What follows is a set of records, each of which is to be written out exactly.
------------------------------------------------------------
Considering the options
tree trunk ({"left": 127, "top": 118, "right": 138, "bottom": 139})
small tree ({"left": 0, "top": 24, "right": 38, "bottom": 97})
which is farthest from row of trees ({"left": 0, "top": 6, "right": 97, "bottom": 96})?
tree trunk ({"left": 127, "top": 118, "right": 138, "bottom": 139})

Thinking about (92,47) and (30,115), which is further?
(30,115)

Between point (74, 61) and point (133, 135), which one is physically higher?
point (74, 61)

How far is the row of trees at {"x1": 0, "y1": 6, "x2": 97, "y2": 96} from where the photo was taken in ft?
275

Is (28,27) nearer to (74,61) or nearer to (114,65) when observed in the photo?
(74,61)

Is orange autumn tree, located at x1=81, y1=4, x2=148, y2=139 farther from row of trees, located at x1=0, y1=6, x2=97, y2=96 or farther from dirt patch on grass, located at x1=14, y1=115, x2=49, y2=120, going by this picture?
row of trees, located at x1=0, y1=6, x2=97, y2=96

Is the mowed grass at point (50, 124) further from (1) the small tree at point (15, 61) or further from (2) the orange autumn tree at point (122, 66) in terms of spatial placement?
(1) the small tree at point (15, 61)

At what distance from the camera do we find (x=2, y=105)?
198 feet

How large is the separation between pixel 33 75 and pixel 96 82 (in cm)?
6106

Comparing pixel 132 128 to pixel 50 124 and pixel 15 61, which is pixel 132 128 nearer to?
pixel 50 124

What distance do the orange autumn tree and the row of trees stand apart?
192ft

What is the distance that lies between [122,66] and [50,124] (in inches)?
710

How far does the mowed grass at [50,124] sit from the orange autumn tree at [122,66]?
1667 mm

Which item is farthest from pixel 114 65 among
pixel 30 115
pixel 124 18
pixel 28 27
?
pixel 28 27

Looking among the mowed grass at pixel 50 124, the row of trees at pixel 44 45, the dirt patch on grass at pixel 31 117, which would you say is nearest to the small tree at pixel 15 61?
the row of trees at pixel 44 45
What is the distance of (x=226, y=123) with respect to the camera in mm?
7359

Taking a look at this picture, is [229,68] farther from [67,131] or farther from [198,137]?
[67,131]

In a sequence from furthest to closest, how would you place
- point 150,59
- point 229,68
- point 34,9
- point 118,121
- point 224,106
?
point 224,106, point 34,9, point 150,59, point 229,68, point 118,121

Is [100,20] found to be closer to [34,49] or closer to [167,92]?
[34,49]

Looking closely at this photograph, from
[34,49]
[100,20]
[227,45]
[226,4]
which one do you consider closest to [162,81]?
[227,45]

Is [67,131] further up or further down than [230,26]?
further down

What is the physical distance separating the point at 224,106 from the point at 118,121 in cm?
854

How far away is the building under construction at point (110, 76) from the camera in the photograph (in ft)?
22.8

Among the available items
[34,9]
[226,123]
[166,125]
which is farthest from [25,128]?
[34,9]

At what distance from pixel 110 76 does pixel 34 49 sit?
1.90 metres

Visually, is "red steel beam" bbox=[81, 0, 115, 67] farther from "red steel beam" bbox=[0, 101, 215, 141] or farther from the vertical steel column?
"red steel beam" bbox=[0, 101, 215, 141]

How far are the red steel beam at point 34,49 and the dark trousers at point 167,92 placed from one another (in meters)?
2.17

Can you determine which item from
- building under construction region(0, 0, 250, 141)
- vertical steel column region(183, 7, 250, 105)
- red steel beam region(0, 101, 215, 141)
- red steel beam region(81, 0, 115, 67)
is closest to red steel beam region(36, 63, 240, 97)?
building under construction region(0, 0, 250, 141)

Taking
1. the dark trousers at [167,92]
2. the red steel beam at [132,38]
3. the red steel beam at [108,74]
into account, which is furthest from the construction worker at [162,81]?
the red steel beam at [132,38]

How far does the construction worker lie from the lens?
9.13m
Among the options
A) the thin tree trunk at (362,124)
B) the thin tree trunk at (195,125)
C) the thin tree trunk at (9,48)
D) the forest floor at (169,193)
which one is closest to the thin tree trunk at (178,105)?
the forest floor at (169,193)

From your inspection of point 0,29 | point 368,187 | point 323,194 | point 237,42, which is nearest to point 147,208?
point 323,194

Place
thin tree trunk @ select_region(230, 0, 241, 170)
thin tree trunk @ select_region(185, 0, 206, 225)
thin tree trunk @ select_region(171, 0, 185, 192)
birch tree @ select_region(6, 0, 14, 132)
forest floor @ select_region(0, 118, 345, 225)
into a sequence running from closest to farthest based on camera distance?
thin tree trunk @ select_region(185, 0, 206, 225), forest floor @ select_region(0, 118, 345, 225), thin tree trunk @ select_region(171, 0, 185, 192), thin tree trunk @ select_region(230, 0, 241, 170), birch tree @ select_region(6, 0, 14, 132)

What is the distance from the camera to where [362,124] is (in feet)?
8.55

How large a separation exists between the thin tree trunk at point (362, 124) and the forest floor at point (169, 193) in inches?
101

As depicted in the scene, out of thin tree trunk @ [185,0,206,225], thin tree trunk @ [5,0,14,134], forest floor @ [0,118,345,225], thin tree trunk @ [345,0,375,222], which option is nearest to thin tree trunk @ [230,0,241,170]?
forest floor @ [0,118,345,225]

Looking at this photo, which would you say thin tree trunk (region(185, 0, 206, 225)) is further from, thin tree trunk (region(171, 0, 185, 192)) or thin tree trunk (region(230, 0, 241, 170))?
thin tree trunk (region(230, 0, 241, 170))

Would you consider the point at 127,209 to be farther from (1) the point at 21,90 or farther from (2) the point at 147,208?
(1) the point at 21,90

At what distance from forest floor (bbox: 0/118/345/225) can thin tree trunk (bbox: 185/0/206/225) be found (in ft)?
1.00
------------------------------------------------------------
=== CORRECT RESPONSE ===
Considering the options
tree trunk ({"left": 127, "top": 118, "right": 138, "bottom": 139})
small tree ({"left": 0, "top": 24, "right": 38, "bottom": 97})
which is farthest from row of trees ({"left": 0, "top": 6, "right": 97, "bottom": 96})?
tree trunk ({"left": 127, "top": 118, "right": 138, "bottom": 139})

Thinking about (92,47) and (30,115), which is further?
(30,115)

Between point (74, 61) and point (133, 135), which one is physically higher?
point (74, 61)

How far is the row of trees at {"x1": 0, "y1": 6, "x2": 97, "y2": 96} from where the photo was taken in ft?
275

Is (28,27) nearer to (74,61) or nearer to (114,65) when observed in the photo?
(74,61)

Is orange autumn tree, located at x1=81, y1=4, x2=148, y2=139 farther from row of trees, located at x1=0, y1=6, x2=97, y2=96 or farther from dirt patch on grass, located at x1=14, y1=115, x2=49, y2=120, going by this picture?
row of trees, located at x1=0, y1=6, x2=97, y2=96

Is the mowed grass at point (50, 124) further from (1) the small tree at point (15, 61) or further from (2) the orange autumn tree at point (122, 66) in terms of spatial placement?
(1) the small tree at point (15, 61)

At what distance from the camera do we find (x=2, y=105)?
198 feet

How large is the separation between pixel 33 75 and pixel 96 82 (in cm)?
6106

Comparing pixel 132 128 to pixel 50 124 and pixel 15 61, which is pixel 132 128 nearer to?
pixel 50 124

What distance do the orange autumn tree and the row of trees stand apart?
192ft

What is the distance that lies between [122,66] and [50,124] (in inches)?
710

How far does the mowed grass at [50,124] sit from the orange autumn tree at [122,66]?
1667 mm

Which item is farthest from pixel 114 65 among
pixel 30 115
pixel 124 18
pixel 28 27
?
pixel 28 27

Looking among the mowed grass at pixel 50 124, the row of trees at pixel 44 45, the dirt patch on grass at pixel 31 117, which would you say is nearest to the small tree at pixel 15 61?
the row of trees at pixel 44 45
What is the distance of (x=226, y=123) with respect to the camera in mm?
7359

Taking a look at this picture, is [229,68] farther from [67,131] or farther from [198,137]?
[67,131]

In a sequence from furthest to closest, how would you place
- point 150,59
- point 229,68
- point 34,9
- point 118,121
- point 224,106
?
point 224,106, point 34,9, point 150,59, point 229,68, point 118,121

Is [100,20] found to be closer to [34,49] or closer to [167,92]?
[34,49]

Looking closely at this photograph, from
[34,49]
[100,20]
[227,45]
[226,4]
which one do you consider closest to [162,81]?
[227,45]

Is [67,131] further up or further down than [230,26]?
further down

What is the physical distance separating the point at 224,106 from the point at 118,121 in cm?
854

How far away is the building under construction at point (110, 76) from the camera in the photograph (in ft)?
22.8

Among the available items
[34,9]
[226,123]
[166,125]
which is farthest from [25,128]?
[34,9]

At what distance from pixel 110 76 does pixel 34 49 sit?
1.90 metres

Visually, is "red steel beam" bbox=[81, 0, 115, 67] farther from "red steel beam" bbox=[0, 101, 215, 141] or farther from the vertical steel column?
"red steel beam" bbox=[0, 101, 215, 141]

How far are the red steel beam at point 34,49 and the dark trousers at point 167,92 placed from one another (in meters)?
2.17

Can you determine which item from
- building under construction region(0, 0, 250, 141)
- vertical steel column region(183, 7, 250, 105)
- red steel beam region(0, 101, 215, 141)
- red steel beam region(81, 0, 115, 67)
is closest to red steel beam region(36, 63, 240, 97)?
building under construction region(0, 0, 250, 141)

Taking
1. the dark trousers at [167,92]
2. the red steel beam at [132,38]
3. the red steel beam at [108,74]
into account, which is furthest from the construction worker at [162,81]?
the red steel beam at [132,38]

How far does the construction worker lie from the lens?
9.13m
Among the options
A) the thin tree trunk at (362,124)
B) the thin tree trunk at (195,125)
C) the thin tree trunk at (9,48)
D) the forest floor at (169,193)
which one is closest to the thin tree trunk at (178,105)?
the forest floor at (169,193)

From your inspection of point 0,29 | point 368,187 | point 323,194 | point 237,42, which is nearest to point 147,208?
point 323,194

Place
thin tree trunk @ select_region(230, 0, 241, 170)
thin tree trunk @ select_region(185, 0, 206, 225)
thin tree trunk @ select_region(171, 0, 185, 192)
birch tree @ select_region(6, 0, 14, 132)
forest floor @ select_region(0, 118, 345, 225)
into a sequence running from closest to farthest based on camera distance?
thin tree trunk @ select_region(185, 0, 206, 225), forest floor @ select_region(0, 118, 345, 225), thin tree trunk @ select_region(171, 0, 185, 192), thin tree trunk @ select_region(230, 0, 241, 170), birch tree @ select_region(6, 0, 14, 132)

What is the distance from the camera to where [362,124] is (in feet)?
8.55

How large a separation exists between the thin tree trunk at point (362, 124) and the forest floor at point (169, 193) in inches?
101

As depicted in the scene, out of thin tree trunk @ [185,0,206,225], thin tree trunk @ [5,0,14,134], forest floor @ [0,118,345,225], thin tree trunk @ [345,0,375,222], which option is nearest to thin tree trunk @ [230,0,241,170]?
forest floor @ [0,118,345,225]

Looking at this photo, which would you say thin tree trunk (region(185, 0, 206, 225)) is further from, thin tree trunk (region(171, 0, 185, 192)) or thin tree trunk (region(230, 0, 241, 170))?
thin tree trunk (region(230, 0, 241, 170))

Would you consider the point at 127,209 to be farther from (1) the point at 21,90 or farther from (2) the point at 147,208?
(1) the point at 21,90

At what distance from forest floor (bbox: 0/118/345/225) can thin tree trunk (bbox: 185/0/206/225) be found (in ft)?
1.00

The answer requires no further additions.